» Required work
The answer must consist of the entries, copied exactly and in full.

» Material provided
================================

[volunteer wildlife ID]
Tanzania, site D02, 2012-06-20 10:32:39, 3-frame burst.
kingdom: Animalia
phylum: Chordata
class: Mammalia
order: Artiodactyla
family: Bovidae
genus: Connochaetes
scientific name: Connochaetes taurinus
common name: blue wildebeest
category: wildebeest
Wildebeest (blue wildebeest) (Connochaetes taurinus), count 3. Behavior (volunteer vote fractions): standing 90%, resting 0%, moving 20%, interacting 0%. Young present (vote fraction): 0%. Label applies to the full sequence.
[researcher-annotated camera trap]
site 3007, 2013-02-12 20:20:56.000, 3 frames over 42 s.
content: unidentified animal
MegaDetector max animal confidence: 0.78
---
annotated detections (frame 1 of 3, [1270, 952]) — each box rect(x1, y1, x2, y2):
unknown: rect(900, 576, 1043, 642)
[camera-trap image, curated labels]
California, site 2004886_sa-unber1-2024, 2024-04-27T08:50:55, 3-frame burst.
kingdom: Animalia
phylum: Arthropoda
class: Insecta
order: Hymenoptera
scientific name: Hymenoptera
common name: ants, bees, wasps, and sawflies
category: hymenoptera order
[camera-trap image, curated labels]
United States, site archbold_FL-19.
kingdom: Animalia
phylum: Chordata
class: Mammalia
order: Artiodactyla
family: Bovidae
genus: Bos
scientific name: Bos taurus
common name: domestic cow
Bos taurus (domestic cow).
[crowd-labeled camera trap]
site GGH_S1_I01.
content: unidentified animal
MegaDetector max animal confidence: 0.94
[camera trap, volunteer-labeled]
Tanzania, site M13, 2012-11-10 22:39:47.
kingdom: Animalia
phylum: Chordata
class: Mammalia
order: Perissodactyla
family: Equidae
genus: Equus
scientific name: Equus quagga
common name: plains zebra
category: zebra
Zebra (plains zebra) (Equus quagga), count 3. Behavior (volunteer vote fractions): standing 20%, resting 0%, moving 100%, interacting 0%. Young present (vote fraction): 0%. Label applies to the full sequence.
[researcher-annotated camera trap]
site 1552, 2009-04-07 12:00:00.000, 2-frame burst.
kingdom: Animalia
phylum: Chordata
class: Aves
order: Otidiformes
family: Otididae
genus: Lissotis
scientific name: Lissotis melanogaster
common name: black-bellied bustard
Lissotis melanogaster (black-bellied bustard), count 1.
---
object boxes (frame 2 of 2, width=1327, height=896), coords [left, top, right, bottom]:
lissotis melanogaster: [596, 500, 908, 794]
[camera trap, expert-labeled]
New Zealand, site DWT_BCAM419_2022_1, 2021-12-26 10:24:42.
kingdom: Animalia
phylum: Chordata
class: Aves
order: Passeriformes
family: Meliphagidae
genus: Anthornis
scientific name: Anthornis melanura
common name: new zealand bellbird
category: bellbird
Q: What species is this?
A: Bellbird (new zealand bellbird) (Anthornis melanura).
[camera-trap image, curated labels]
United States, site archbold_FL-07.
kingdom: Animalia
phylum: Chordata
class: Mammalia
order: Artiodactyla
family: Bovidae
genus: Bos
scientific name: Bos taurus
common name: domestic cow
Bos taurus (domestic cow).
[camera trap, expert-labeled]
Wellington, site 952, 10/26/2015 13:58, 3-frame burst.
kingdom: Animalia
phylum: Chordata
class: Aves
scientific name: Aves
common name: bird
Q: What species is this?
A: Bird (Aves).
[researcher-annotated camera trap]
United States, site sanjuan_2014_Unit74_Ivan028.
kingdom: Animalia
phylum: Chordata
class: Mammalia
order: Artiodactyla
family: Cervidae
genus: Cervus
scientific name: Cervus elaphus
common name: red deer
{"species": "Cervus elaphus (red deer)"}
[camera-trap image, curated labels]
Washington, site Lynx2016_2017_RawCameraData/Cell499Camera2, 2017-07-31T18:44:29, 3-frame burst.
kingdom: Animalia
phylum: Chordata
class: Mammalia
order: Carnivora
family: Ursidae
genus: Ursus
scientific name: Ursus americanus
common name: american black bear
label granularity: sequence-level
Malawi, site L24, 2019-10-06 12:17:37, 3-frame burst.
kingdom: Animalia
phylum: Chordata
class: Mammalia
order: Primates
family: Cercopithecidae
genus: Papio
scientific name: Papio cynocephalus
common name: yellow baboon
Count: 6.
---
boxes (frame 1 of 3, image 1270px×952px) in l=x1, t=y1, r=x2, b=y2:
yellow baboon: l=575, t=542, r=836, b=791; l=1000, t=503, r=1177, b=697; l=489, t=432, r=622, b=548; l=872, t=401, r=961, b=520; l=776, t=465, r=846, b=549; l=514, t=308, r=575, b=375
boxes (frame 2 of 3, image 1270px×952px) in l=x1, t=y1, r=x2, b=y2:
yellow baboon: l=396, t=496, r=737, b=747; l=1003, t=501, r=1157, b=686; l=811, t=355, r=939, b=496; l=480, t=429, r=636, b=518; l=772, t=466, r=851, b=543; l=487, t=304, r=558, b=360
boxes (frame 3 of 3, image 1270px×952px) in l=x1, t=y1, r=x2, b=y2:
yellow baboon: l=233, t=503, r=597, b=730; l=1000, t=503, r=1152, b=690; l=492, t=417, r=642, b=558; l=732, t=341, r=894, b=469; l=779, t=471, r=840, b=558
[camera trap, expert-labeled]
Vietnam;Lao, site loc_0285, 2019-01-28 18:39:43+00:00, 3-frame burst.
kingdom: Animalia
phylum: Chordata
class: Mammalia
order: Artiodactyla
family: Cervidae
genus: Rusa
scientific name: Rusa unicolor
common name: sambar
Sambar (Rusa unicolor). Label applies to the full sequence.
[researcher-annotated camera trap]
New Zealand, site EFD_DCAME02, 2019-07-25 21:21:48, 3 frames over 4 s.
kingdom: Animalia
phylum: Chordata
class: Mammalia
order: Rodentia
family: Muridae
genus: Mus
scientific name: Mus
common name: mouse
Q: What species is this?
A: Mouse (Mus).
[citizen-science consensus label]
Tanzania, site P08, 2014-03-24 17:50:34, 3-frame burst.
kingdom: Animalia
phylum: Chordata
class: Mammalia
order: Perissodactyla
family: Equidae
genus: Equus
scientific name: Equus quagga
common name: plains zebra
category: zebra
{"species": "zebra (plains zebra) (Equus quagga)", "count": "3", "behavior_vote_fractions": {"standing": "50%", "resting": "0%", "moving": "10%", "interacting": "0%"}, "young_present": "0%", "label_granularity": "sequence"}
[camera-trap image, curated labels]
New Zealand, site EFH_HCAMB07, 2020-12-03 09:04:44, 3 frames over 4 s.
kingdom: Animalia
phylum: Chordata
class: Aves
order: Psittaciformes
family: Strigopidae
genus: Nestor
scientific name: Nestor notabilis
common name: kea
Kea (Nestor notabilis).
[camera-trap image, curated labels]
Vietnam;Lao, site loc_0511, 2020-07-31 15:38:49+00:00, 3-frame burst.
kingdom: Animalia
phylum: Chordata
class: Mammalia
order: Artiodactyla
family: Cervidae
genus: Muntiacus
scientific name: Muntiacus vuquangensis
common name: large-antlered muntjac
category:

================================

» Exercise response
[volunteer wildlife ID]
Tanzania, site D02, 2012-06-20 10:32:39, 3-frame burst.
kingdom: Animalia
phylum: Chordata
class: Mammalia
order: Artiodactyla
family: Bovidae
genus: Connochaetes
scientific name: Connochaetes taurinus
common name: blue wildebeest
category: wildebeest
Wildebeest (blue wildebeest) (Connochaetes taurinus), count 3. Behavior (volunteer vote fractions): standing 90%, resting 0%, moving 20%, interacting 0%. Young present (vote fraction): 0%. Label applies to the full sequence.
[researcher-annotated camera trap]
site 3007, 2013-02-12 20:20:56.000, 3 frames over 42 s.
content: unidentified animal
MegaDetector max animal confidence: 0.78
---
annotated detections (frame 1 of 3, [1270, 952]) — each box rect(x1, y1, x2, y2):
unknown: rect(900, 576, 1043, 642)
[camera-trap image, curated labels]
California, site 2004886_sa-unber1-2024, 2024-04-27T08:50:55, 3-frame burst.
kingdom: Animalia
phylum: Arthropoda
class: Insecta
order: Hymenoptera
scientific name: Hymenoptera
common name: ants, bees, wasps, and sawflies
category: hymenoptera order
[camera-trap image, curated labels]
United States, site archbold_FL-19.
kingdom: Animalia
phylum: Chordata
class: Mammalia
order: Artiodactyla
family: Bovidae
genus: Bos
scientific name: Bos taurus
common name: domestic cow
Bos taurus (domestic cow).
[crowd-labeled camera trap]
site GGH_S1_I01.
content: unidentified animal
MegaDetector max animal confidence: 0.94
[camera trap, volunteer-labeled]
Tanzania, site M13, 2012-11-10 22:39:47.
kingdom: Animalia
phylum: Chordata
class: Mammalia
order: Perissodactyla
family: Equidae
genus: Equus
scientific name: Equus quagga
common name: plains zebra
category: zebra
Zebra (plains zebra) (Equus quagga), count 3. Behavior (volunteer vote fractions): standing 20%, resting 0%, moving 100%, interacting 0%. Young present (vote fraction): 0%. Label applies to the full sequence.
[researcher-annotated camera trap]
site 1552, 2009-04-07 12:00:00.000, 2-frame burst.
kingdom: Animalia
phylum: Chordata
class: Aves
order: Otidiformes
family: Otididae
genus: Lissotis
scientific name: Lissotis melanogaster
common name: black-bellied bustard
Lissotis melanogaster (black-bellied bustard), count 1.
---
object boxes (frame 2 of 2, width=1327, height=896), coords [left, top, right, bottom]:
lissotis melanogaster: [596, 500, 908, 794]
[camera trap, expert-labeled]
New Zealand, site DWT_BCAM419_2022_1, 2021-12-26 10:24:42.
kingdom: Animalia
phylum: Chordata
class: Aves
order: Passeriformes
family: Meliphagidae
genus: Anthornis
scientific name: Anthornis melanura
common name: new zealand bellbird
category: bellbird
Q: What species is this?
A: Bellbird (new zealand bellbird) (Anthornis melanura).
[camera-trap image, curated labels]
United States, site archbold_FL-07.
kingdom: Animalia
phylum: Chordata
class: Mammalia
order: Artiodactyla
family: Bovidae
genus: Bos
scientific name: Bos taurus
common name: domestic cow
Bos taurus (domestic cow).
[camera trap, expert-labeled]
Wellington, site 952, 10/26/2015 13:58, 3-frame burst.
kingdom: Animalia
phylum: Chordata
class: Aves
scientific name: Aves
common name: bird
Q: What species is this?
A: Bird (Aves).
[researcher-annotated camera trap]
United States, site sanjuan_2014_Unit74_Ivan028.
kingdom: Animalia
phylum: Chordata
class: Mammalia
order: Artiodactyla
family: Cervidae
genus: Cervus
scientific name: Cervus elaphus
common name: red deer
{"species": "Cervus elaphus (red deer)"}
[camera-trap image, curated labels]
Washington, site Lynx2016_2017_RawCameraData/Cell499Camera2, 2017-07-31T18:44:29, 3-frame burst.
kingdom: Animalia
phylum: Chordata
class: Mammalia
order: Carnivora
family: Ursidae
genus: Ursus
scientific name: Ursus americanus
common name: american black bear
label granularity: sequence-level
Malawi, site L24, 2019-10-06 12:17:37, 3-frame burst.
kingdom: Animalia
phylum: Chordata
class: Mammalia
order: Primates
family: Cercopithecidae
genus: Papio
scientific name: Papio cynocephalus
common name: yellow baboon
Count: 6.
---
boxes (frame 1 of 3, image 1270px×952px) in l=x1, t=y1, r=x2, b=y2:
yellow baboon: l=575, t=542, r=836, b=791; l=1000, t=503, r=1177, b=697; l=489, t=432, r=622, b=548; l=872, t=401, r=961, b=520; l=776, t=465, r=846, b=549; l=514, t=308, r=575, b=375
boxes (frame 2 of 3, image 1270px×952px) in l=x1, t=y1, r=x2, b=y2:
yellow baboon: l=396, t=496, r=737, b=747; l=1003, t=501, r=1157, b=686; l=811, t=355, r=939, b=496; l=480, t=429, r=636, b=518; l=772, t=466, r=851, b=543; l=487, t=304, r=558, b=360
boxes (frame 3 of 3, image 1270px×952px) in l=x1, t=y1, r=x2, b=y2:
yellow baboon: l=233, t=503, r=597, b=730; l=1000, t=503, r=1152, b=690; l=492, t=417, r=642, b=558; l=732, t=341, r=894, b=469; l=779, t=471, r=840, b=558
[camera trap, expert-labeled]
Vietnam;Lao, site loc_0285, 2019-01-28 18:39:43+00:00, 3-frame burst.
kingdom: Animalia
phylum: Chordata
class: Mammalia
order: Artiodactyla
family: Cervidae
genus: Rusa
scientific name: Rusa unicolor
common name: sambar
Sambar (Rusa unicolor). Label applies to the full sequence.
[researcher-annotated camera trap]
New Zealand, site EFD_DCAME02, 2019-07-25 21:21:48, 3 frames over 4 s.
kingdom: Animalia
phylum: Chordata
class: Mammalia
order: Rodentia
family: Muridae
genus: Mus
scientific name: Mus
common name: mouse
Q: What species is this?
A: Mouse (Mus).
[citizen-science consensus label]
Tanzania, site P08, 2014-03-24 17:50:34, 3-frame burst.
kingdom: Animalia
phylum: Chordata
class: Mammalia
order: Perissodactyla
family: Equidae
genus: Equus
scientific name: Equus quagga
common name: plains zebra
category: zebra
{"species": "zebra (plains zebra) (Equus quagga)", "count": "3", "behavior_vote_fractions": {"standing": "50%", "resting": "0%", "moving": "10%", "interacting": "0%"}, "young_present": "0%", "label_granularity": "sequence"}
[camera-trap image, curated labels]
New Zealand, site EFH_HCAMB07, 2020-12-03 09:04:44, 3 frames over 4 s.
kingdom: Animalia
phylum: Chordata
class: Aves
order: Psittaciformes
family: Strigopidae
genus: Nestor
scientific name: Nestor notabilis
common name: kea
Kea (Nestor notabilis).
[camera-trap image, curated labels]
Vietnam;Lao, site loc_0511, 2020-07-31 15:38:49+00:00, 3-frame burst.
kingdom: Animalia
phylum: Chordata
class: Mammalia
order: Artiodactyla
family: Cervidae
genus: Muntiacus
scientific name: Muntiacus vuquangensis
common name: large-antlered muntjac
category:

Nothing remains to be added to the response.